A limitation that should be mentioned includes the fact that these investigations were retrospective, single-center studies with relatively heterogeneous patient collectives and mixed endovascular treatment forms: PTA, PTA and stent, and arterectomy. The aim of these studies was to evaluate the relevance of follow-up after endovascular treatment and not duplex ultrasound stenosis criteria following PTA and stenting. As such, they worked with the criteria established in duplex ultrasound for native peripheral arteries (PSV > 180 cm/s and PSV ratio >2) as the cut-off for 50% residual or recurrent stenosis (Fig. 8).

Compared to the carotid arteries, there are only a handful of studies [49, 50] comparing duplex ultrasound with angiography as the so-called gold standard to find, using ROC curves, an ideal cut-off value of absolute PSV values and a PSV ratio for >50% and higher grade stenosis in peripheral arteries. For example, a threshold velocity of 190 cm/s, with a sensitivity of 88%, specificity of 95%, positive predictive value (PPV) of 98%, negative predictive value (NPV) of 72% and a PSV ratio of 1.5 (93%, 89%, 96%, 81%, respectively) were selected for the femoropopliteal artery in 59 legs examined following PTA for >50% in-stent recurrent stenosis. A PSV of >275 cm/s (sensitivity 97%, specificity 68%, PPV 67% and NPV 97%) and a PSV ratio of >3.5 (sensitivity 74%, specificity 94%, PPV 77% and NPV 88%) was deemed the ideal cut-off value for >80% in-stent stenosis [50]. In another study, the ideal cut-off for >70% stenosis using ROC curves was determined to be 223 cm/s in 143 patients with a sensitivity of 94% and a specificity of 95% [49]. What is striking is that, in contrast to some studies on the stented ICA, the cut-off was set at the level of native stenosis of the femoropopliteal artery and surprisingly somewhat lower in the case of high-grade recurrent stenosis; however, here again, these analyses are, without exception, retrospective with relatively low case numbers and using different endovascular procedures.

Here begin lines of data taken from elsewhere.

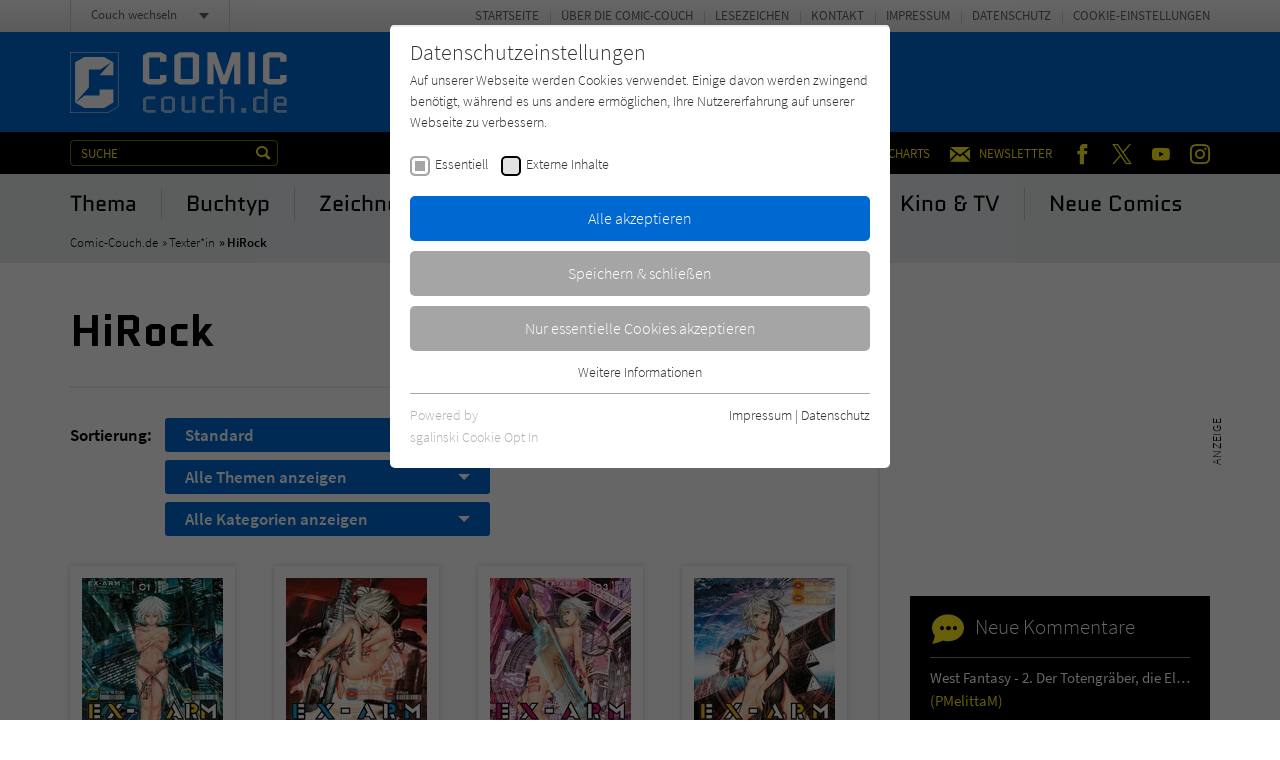

--- FILE ---
content_type: text/html; charset=utf-8
request_url: https://www.comic-couch.de/content/zentrale-inhaltsbausteine/comments.ajax?tx_news_pi1%5Baction%5D=list&tx_news_pi1%5Bcontroller%5D=News&tx_news_pi1%5BoverwriteDemand%5D%5Bcategories%5D=2279&cHash=40bb32a0e7bb453ad403a343cfc183f4
body_size: 615
content:


    
    <div>
        
            
        
            
        
            
        
            
        
            
        
            
        
            
                    <div id="c224">
                        


        
    

<div class="tx-pwcomment-pi1">
	
    
            <div class="aside-community__item">
        

    <div class="community-box community-box--comments">
        <div class="community-box__title">
            <h3><span class="icon icon--kommentar"></span> Neue Kommentare</h3>
        </div><!-- /.community-box__title -->
        <div class="community-box__text">
            <ul>
                
                    <li>
    
    <a title="West Fantasy - 2. Der Totengräber, die Elfin &amp; der Marshal" href="/titel/west-fantasy-2-der-totengraeber-die-elfin-der-marshal/">
        West Fantasy - 2. Der Totengräber, die Elfin &amp; der Marshal
    </a>
    <span>
        <a title="PMelittaM" href="/titel/west-fantasy-2-der-totengraeber-die-elfin-der-marshal/#comment700">
            (PMelittaM)
        </a>
    </span>
</li>

                
                    <li>
    
    <a title="Athena - 1. Auf der Götterschule des Olymp" href="/titel/athena-1-auf-der-goetterschule-des-olymp/">
        Athena - 1. Auf der Götterschule des Olymp
    </a>
    <span>
        <a title="André" href="/titel/athena-1-auf-der-goetterschule-des-olymp/#comment699">
            (André)
        </a>
    </span>
</li>

                
                    <li>
    
    <a title="Asterix 41: Asterix in Lusitanien" href="/titel/asterix-41-asterix-in-lusitanien/">
        Asterix 41: Asterix in Lusitanien
    </a>
    <span>
        <a title="Andreas Rüdig" href="/titel/asterix-41-asterix-in-lusitanien/#comment698">
            (Andreas Rüdig)
        </a>
    </span>
</li>

                
                    <li>
    
    <a title="Rampokan - Gesamtausgabe" href="/titel/rampokan-gesamtausgabe/">
        Rampokan - Gesamtausgabe
    </a>
    <span>
        <a title="Frieda Fridkovski" href="/titel/rampokan-gesamtausgabe/#comment697">
            (Frieda Fridkovski)
        </a>
    </span>
</li>

                
                    <li>
    
    <a title="Jeronimus (Gesamtausgabe)" href="/titel/jeronimus-gesamtausgabe/">
        Jeronimus (Gesamtausgabe)
    </a>
    <span>
        <a title="Frieda Fridkovski" href="/titel/jeronimus-gesamtausgabe/#comment696">
            (Frieda Fridkovski)
        </a>
    </span>
</li>

                
                    <li>
    
    <a title="West Fantasy - 1. Der Zwerg, der Kopfgeldjäger &amp; der Totengräber" href="/titel/west-fantasy-1-der-zwerg-der-kopfgeldjaeger-der-totengraeber/">
        West Fantasy - 1. Der Zwerg, der Kopfgeldjäger &amp; der Totengräber
    </a>
    <span>
        <a title="PMelittaM" href="/titel/west-fantasy-1-der-zwerg-der-kopfgeldjaeger-der-totengraeber/#comment695">
            (PMelittaM)
        </a>
    </span>
</li>

                
            </ul>
        </div><!-- /.community-box__text -->
    </div><!-- /.community-box -->

    
            </div><!-- /.aside-community__item -->
        

</div>


                    </div>
                
        
            
        
            
        
            
                    <div id="c4344">
                        


        
    

<div class="aside-community"><div class="aside-community__itemswrap"><div class="aside-community__item"><div class="community-box community-box--comments"><div class="community-box__title"><h3><span class="icon icon--forum"></span> Neu im Forum</h3></div><!-- /.community-box__title --><div class="community-box__text"><ul><li><a href="/forum/lieblingsfilm-und-lieblingsserie/">
                                    Lieblingsfilm und Lieblingsserie:
                                </a><span><a href="/forum/lieblingsfilm-und-lieblingsserie/#comment693">
                                        Ich kann Surrounded/Umzingelt mit Letitia Wright…
                                    </a></span></li><li><a href="/top/forum/das-perfekte-leseumfeld/">
                                    Das perfekte Leseumfeld:
                                </a><span><a href="/top/forum/das-perfekte-leseumfeld/#comment647">
                                        Das Herbstzeitlos zu ziehen, bedeutet, dass es…
                                    </a></span></li><li><a href="/top/forum/das-perfekte-leseumfeld/">
                                    Das perfekte Leseumfeld:
                                </a><span><a href="/top/forum/das-perfekte-leseumfeld/#comment566">
                                        Fröhliches Frühlingserwachen treibt mich vermehrt…
                                    </a></span></li><li><a href="/forum/superkraefte/">
                                    Superkräfte:
                                </a><span><a href="/forum/superkraefte/#comment558">
                                        Als Geistheiler betrachte ich die Frage nach der…
                                    </a></span></li><li><a href="/forum/lieblingsfilm-und-lieblingsserie/">
                                    Lieblingsfilm und Lieblingsserie:
                                </a><span><a href="/forum/lieblingsfilm-und-lieblingsserie/#comment456">
                                        Ich begebe mich immer wieder gerne an Bord der…
                                    </a></span></li><li><a href="/top/forum/das-perfekte-leseumfeld/">
                                    Das perfekte Leseumfeld:
                                </a><span><a href="/top/forum/das-perfekte-leseumfeld/#comment400">
                                        In der Winterzeit greife ich dann eher zu…
                                    </a></span></li></ul></div><!-- /.community-box__text --><div class="community-box__more"><p><a href="/forum/">
                    Zum Forum
                </a></p></div><!-- /.community-box__more --></div></div></div></div>


                    </div>
                
        
            
        
    </div>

The somewhat lower PSV as cut-off in stenosed arteries versus native stenosis could be explained hemodynamically if in-stent stenosis occurred at a more eccentric site. Eccentric stenosis has a smaller area reduction at the same diameter reduction (angiography; also lower clinical relevance due to lower reduction in blood flow) compared to concentric stenosis and thus also a lower PSV (Fig. 5). Furthermore, increasing collateralization in the course of restenosis can lead to reduced blood flow in the stenosed vascular area and thus to reduced PSV at the same degree of stenosis (Fig. 9a–c).

Systemic factors influencing the absolute PSV value, as well as the stent-induced changes in hemodynamics discussed above, can be circumvented by grading stenosis localized along the course of the stent using the PSV ratio (determined in the stent, Fig. 8; video clips 4 and 5). With the exception of proximal in-stent stenosis in the aortic bifurcation or at the superficial femoral branch, recurrent in-stent stenosis, as in carotid stenosis is therefore most reliably graded using the ratio of intrastenotic PSV/prestenotic PSV according to the continuity law (Fig. 9a–c).

In order to promptly detect technical errors with recurrent stenosis, the first examination in a follow-up program should take place within the first 4 weeks, then at 3–6 months and at 1 year. Patients treated for critical ischemia should be checked every 3 months in the first year and every 6 months thereafter (modified from [51]).